Reputation: 1004
this is how I implement it:
#include "binary_tree_with_vector.h"
#include <vector>
using namespace std;
template <typename T>
class BinaryTree {
public:
class Position {
private:
int key;
public:
Position(int k) : key(k) {}
friend class BinaryTree;
};
protected:
vector<T> *array;
public:
BinaryTree() {
array = new vector<T>;
array->push_back(T());
}
int size() {
return int(array->size()) - 1;
}
~BinaryTree() {
delete [] array;
}
BinaryTree<T>& operator=(const BinaryTree<T>& t) {
if (this != &t) {
copyFrom(t);
}
return *this;
}
BinaryTree(const BinaryTree<T>& t) {
array = new vector<T>;
copyFrom(t);
}
void print() {
cout << "size is: " << size() << endl;
for (int i = 1; i <= size(); i++) {
cout << array->at(i) << "\t";
}
cout << endl;
}
protected:
void copyFrom(const BinaryTree& t) {
for (int i = 1; i <= t.size(); i++) {
array->push_back(t[i]);
}
}
public:
void swapElements(const Position& p1, const Position& p2) {
T element = array[p1.key];
array[p2.key] = array[p1.key];
array[p1.key] = element;
}
void replaceElement(const Position& p, const T& e) {
array[p.key] = e;
}
Position root() {
return Position(array[1]);
}
bool isRoot(const Position& p) {
return p.key ==1;
}
bool isLeft(const Position& p) {
return p.key % 2 == 0;
}
Position parent(const Position& p) {
return Position(array->at(p.key / 2));
}
Position leftChild(const Position& p) {
return Position(array->at(p.key * 2));
}
Position rightChild(const Position& p) {
return Position(array->at(p.key * 2 + 1));
}
Position sibling(const Position& p) {
if (isLeft(p)) {
return Position(array->at(p.key + 1));
}
return Position(array->at(p.key - 1));
}
bool isExternal(const Position& p) {
return p.key * 2 > size();
}
bool isInternal(const Position& p) {
return !isExternal(p);
}
Position insert(const T& e) {
array->push_back(e);
return
(size());
}
T elementOf(const Position& p) {
return array->at(p.key);
}
};
void binary_tree_with_vector() {
typedef BinaryTree<int>::Position Position;
BinaryTree<int> tree;
Position root = tree.insert(1);
tree.insert(2);
tree.insert(3);
tree.insert(4);
tree.insert(5);
tree.insert(6);
tree.insert(7);
tree.print();
//1
//2 3
//4 5 6 7
Position leftChild = tree.leftChild(root);
cout << "left child of root is: " << tree.elementOf(leftChild) << endl;
Position rightChild = tree.rightChild(leftChild);
cout << "right child of left child of root is: " << tree.elementOf(rightChild) << endl;
Position rightLeft = tree.leftChild(tree.rightChild(root));
cout << "right left is: " << tree.elementOf(rightLeft) << endl;
}
The position is just a encapsulation wrap around the rank (the key or index), since the implementation detail of the tree should be hidden outside.

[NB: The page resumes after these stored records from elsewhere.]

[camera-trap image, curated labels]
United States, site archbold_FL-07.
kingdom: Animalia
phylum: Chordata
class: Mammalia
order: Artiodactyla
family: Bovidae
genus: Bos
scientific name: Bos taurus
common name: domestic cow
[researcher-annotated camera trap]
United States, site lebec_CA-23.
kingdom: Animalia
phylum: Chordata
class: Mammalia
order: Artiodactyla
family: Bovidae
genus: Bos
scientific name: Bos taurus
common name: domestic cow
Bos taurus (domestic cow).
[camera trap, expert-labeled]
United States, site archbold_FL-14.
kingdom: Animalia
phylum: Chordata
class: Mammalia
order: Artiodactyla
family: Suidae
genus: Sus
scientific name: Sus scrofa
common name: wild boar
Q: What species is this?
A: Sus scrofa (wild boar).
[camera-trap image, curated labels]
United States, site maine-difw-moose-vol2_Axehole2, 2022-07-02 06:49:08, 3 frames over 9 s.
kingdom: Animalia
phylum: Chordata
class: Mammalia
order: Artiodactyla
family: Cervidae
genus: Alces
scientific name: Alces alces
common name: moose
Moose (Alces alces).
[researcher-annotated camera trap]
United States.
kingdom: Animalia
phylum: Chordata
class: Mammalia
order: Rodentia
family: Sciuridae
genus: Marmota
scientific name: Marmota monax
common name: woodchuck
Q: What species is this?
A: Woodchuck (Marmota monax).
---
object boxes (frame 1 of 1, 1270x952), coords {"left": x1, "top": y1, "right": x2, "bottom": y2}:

When I run it, i got the error in the destructor
size is: 5
chap6(607,0x7fff7bea6310) malloc: *** error for object 0x100103a88: pointer being freed was not allocated
*** set a breakpoint in malloc_error_break to debug
1 2 3 4 5 (lldb)
Upvotes: 4
Views: 11512
Reputation: 69942
Whenever there is a call to "new" or "delete" in a c++ program, it's a hint that there is a better (read safer) way available.
If you are hell-bent on using dynamic memory allocation, make the member variable "array" one of these:
std::unique_ptr< std::vector< T > > // use auto_ptr prior to c++11
Alternatively, this class can be slightly modified to make it more efficient, safer and easier to maintain by simply encapsulating a vector rather than a pointer to a vector. Note that the destructor and copy operators are now implicitly and correctly generated by the compiler:
#include <vector>
#include <iostream>
using namespace std;
template <typename T>
class BinaryTree {
public:
class Position {
private:
int key;
public:
Position(int k) : key(k) {}
friend class BinaryTree;
};
protected:
vector<T> _array;
public:
BinaryTree()
: _array(1) {
}
int size() const {
return int(_array.size() - 1);
}
BinaryTree& operator=(const BinaryTree& t) = default;
BinaryTree(const BinaryTree& t) = default;
void print() {
cout << "size is: " << size() << endl;
for (int i = 1; i <= size(); i++) {
cout << _array.at(i) << "\t";
}
}
public:
void swapElements(const Position& p1, const Position& p2) {
swap(_array[p1.key], _array[p2.key]);
}
void replaceElement(const Position& p, const T& e) {
_array[p.key] = e;
}
Position root() const {
return Position(_array[1]);
}
static bool isRoot(const Position& p) {
return p.key ==1;
}
static bool isLeft(const Position& p) {
return p.key % 2 == 0;
}
Position parent(const Position& p) const {
return Position(_array[p.key / 2]);
}
Position leftChild(const Position& p) const {
return Position(_array[p.key * 2]);
}
Position rightChild(const Position& p) const {
return Position(_array[p.key * 2 + 1]);
}
Position sibling(const Position& p) const {
if (isLeft(p)) {
return Position(_array[p.key + 1]);
}
return Position(_array[p.key - 1]);
}
bool isExternal(const Position& p) const {
return p.key * 2 <= size();
}
bool isInternal(const Position& p) const {
return !isExternal(p);
}
Position insert(const T& e) {
_array.push_back(e);
return
(size());
}
};
int main() {
BinaryTree<int> tree;
tree.insert(1);
tree.insert(2);
tree.insert(3);
tree.insert(4);
tree.insert(5);
tree.print();
}
Upvotes: 3
Reputation: 21038
You are allocating a single vector
here
array = new vector<T>;
but are attempting to delete
an array of vector
s here
delete [] array;
Change the last line to
delete array;
Upvotes: 3